# Islamorada housing suggestions



## AfterHours2

Go on vrbo.com. I've used them the last 4 years and rented different homes every time. Everything went smoothly and had a great time..


----------



## RM

Check out Matecumbe Resort in lower Matecumbe key we been going there for years docks,small beach,pool and very private and reasonable.


----------



## redsonthefly

http://www.whitegatecourt.com/

So i guess our fall camping trip to Flamingo is out


----------



## Marshfly

Says who?!

I can go twice. 

Consider this a "scouting" trip masquerading as a family vacation.


----------



## AfterHours2

White gate is also a great place to stay. Been there atleast half a dozen times. They are one of the only pet friendly outfits in the keys. Plus, there is a ramp very close by and you can dock your boat there. Nice place..


----------



## Marshfly

My dogs are staying home. 
2 dogs + mom and kid +Caimen= disaster.

Anyway. Any specific suggestions for VRBO properties? PM me if you don't want the secret out.


----------



## MariettaMike

> Consider this a "scouting" trip masquerading as a family vacation.


I did exactly that a few years ago.

Took the family to the Islander where there is a restaurant, bar, beach, pier and pool. You can anchor your boat off the beach or put it back on the trailer nightly. You can walk to Lorelei's across the street for drinks, dinner, and "Conch" watching. WARNING: Many of the Conchs have barnacles and are rough on the eyes.

Everything worked out except the wife didn't like not having surf at the beach. And having Woodie's across the street did catch her attention.

Now I go to Marathon without the family; stay in an off the water motel for a lot less money; and trailer up or down 30 miles to fish a whole lot more water that is a lot less crowded.

Your OP says you want to fish Florida Bay. Doing that from Flamingo is better in my opinion. And you can fish Whitewater Bay if the winds are howling.

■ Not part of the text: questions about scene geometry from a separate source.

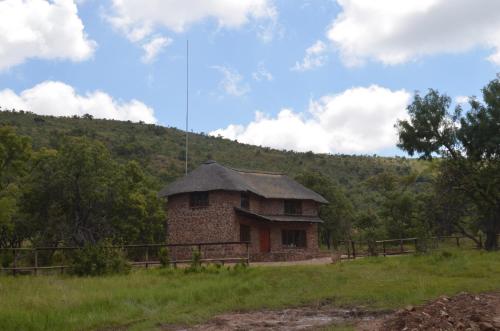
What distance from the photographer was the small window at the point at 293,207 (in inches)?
1623

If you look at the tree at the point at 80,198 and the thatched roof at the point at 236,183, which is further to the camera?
the thatched roof at the point at 236,183

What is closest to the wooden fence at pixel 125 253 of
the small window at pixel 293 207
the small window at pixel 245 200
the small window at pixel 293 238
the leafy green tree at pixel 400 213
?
the small window at pixel 245 200

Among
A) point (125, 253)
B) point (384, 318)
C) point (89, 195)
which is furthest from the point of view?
point (89, 195)

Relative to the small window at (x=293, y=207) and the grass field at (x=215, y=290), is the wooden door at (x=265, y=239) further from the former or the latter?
the grass field at (x=215, y=290)

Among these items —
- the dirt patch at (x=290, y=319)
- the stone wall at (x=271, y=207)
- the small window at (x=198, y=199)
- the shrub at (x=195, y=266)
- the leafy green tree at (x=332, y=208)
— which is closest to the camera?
the dirt patch at (x=290, y=319)

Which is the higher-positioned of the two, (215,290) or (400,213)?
(400,213)

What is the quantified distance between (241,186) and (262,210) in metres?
4.36

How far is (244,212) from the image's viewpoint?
36750mm

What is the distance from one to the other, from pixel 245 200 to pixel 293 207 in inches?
190

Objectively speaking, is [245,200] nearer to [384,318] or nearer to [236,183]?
[236,183]

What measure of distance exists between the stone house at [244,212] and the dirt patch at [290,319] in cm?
2063

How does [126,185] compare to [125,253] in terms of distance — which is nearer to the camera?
[125,253]

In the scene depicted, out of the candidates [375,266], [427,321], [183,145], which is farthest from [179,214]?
[183,145]

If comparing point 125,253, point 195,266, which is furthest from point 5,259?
point 195,266
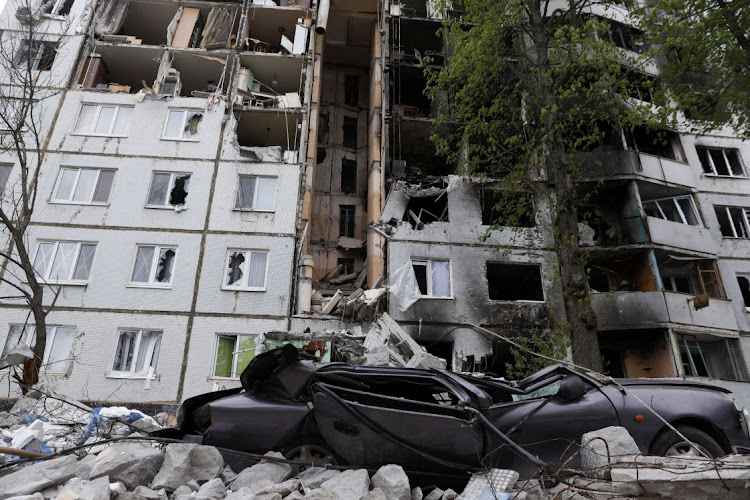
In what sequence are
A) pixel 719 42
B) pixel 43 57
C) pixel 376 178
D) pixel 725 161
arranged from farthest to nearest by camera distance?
1. pixel 725 161
2. pixel 43 57
3. pixel 376 178
4. pixel 719 42

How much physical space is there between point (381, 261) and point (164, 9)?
17.4m

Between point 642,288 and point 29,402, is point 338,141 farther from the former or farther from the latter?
point 29,402

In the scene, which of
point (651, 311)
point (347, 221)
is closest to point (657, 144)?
point (651, 311)

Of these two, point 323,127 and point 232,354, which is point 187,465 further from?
point 323,127

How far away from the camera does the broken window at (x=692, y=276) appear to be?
Answer: 20.2 m

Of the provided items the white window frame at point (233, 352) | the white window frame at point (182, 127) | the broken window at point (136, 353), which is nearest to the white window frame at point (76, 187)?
the white window frame at point (182, 127)

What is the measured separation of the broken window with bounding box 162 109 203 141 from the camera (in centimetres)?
2130

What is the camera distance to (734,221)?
22.1 meters

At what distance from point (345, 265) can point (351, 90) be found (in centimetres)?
1197

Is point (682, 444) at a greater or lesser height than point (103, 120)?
lesser

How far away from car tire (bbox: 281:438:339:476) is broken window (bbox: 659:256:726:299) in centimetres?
1861

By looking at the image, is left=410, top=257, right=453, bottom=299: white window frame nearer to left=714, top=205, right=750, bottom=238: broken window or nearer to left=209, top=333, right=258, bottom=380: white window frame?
left=209, top=333, right=258, bottom=380: white window frame

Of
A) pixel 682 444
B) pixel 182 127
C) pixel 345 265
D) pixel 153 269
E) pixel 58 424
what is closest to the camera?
pixel 682 444

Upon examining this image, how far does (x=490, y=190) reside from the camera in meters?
21.0
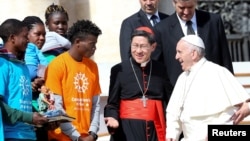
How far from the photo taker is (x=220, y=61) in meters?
8.65

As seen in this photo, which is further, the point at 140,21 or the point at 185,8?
the point at 140,21

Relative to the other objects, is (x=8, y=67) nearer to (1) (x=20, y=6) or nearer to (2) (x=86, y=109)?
(2) (x=86, y=109)

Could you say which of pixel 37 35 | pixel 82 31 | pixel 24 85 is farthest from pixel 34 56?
pixel 24 85

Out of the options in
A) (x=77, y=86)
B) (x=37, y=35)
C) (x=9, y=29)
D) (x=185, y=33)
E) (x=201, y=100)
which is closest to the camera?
(x=9, y=29)

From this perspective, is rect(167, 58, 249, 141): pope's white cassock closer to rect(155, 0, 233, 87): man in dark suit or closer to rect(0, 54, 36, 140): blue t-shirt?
rect(155, 0, 233, 87): man in dark suit

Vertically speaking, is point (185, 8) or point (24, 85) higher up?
point (185, 8)

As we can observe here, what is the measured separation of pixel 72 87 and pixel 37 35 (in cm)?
87

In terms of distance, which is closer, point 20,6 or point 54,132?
point 54,132

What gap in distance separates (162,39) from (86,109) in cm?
112

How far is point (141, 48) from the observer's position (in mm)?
8148

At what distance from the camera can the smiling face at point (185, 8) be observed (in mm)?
8562

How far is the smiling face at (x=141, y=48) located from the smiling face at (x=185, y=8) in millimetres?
594

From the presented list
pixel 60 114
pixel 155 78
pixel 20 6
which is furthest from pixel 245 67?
pixel 60 114

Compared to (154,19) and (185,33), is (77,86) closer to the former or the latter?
(185,33)
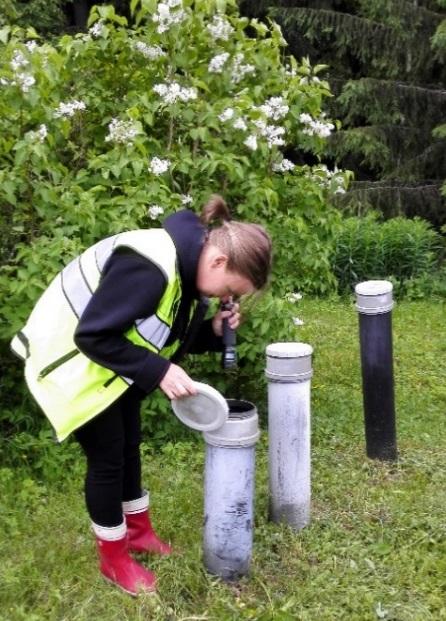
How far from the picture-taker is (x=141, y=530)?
2.82 meters

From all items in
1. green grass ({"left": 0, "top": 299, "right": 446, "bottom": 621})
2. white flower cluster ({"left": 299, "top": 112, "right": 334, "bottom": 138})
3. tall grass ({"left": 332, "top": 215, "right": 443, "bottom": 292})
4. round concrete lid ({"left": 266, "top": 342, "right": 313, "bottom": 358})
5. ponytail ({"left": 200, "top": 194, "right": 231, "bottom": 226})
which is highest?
ponytail ({"left": 200, "top": 194, "right": 231, "bottom": 226})

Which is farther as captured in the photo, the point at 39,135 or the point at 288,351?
the point at 39,135

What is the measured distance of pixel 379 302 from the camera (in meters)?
3.43

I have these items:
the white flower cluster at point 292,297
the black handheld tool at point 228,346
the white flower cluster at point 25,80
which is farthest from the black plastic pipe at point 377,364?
the white flower cluster at point 25,80

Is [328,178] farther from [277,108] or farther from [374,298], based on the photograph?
[374,298]

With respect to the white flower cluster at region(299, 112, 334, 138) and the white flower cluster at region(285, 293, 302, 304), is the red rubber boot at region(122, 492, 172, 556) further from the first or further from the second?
the white flower cluster at region(299, 112, 334, 138)

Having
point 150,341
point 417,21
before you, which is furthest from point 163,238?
point 417,21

Just be careful you don't launch from a ramp that closes at 7:00 PM, while expecting to fish until dark.

Coming from Houma you'll need to lower your expectations for trout and redfish, but catching some snook or tarpon should more than makeup for it.

Driving over 1000 miles each way will be a "family" experience you will remember forever.


----------



## Dillusion

Ill be in islamorada in september as well.

Staying at the postcard inn, there is a ramp right next door. It is pet friendly but I'm not bringin my two labs.

going for four days, one day of lobstering and three days of flats fishing the bay side


----------



## DuckNut

http://www.cheeca.com/

Has everything you asked for.


----------



## Snooknut

If you have deep pockets cheeca is the way to go. The last time I stayed in the keys we stayed here. http://www.coralbayresort.com/index.php It was very quiet over labor day weekend. It has a saltwater pool and a regular pool a small cove for the marina. MM75.5 on the bayside. Nice property for the money. They gave us a deal @ 99.00 a night. Enjoy your trip!!! I'll be there next year.


----------



## Taterides

Coral bay is an excellent family choice.


----------



## Marshfly

Thanks for all the suggestions. THis won't be the first 1000+ mile trip we've done and won't be the last. Lots of research left to do.


----------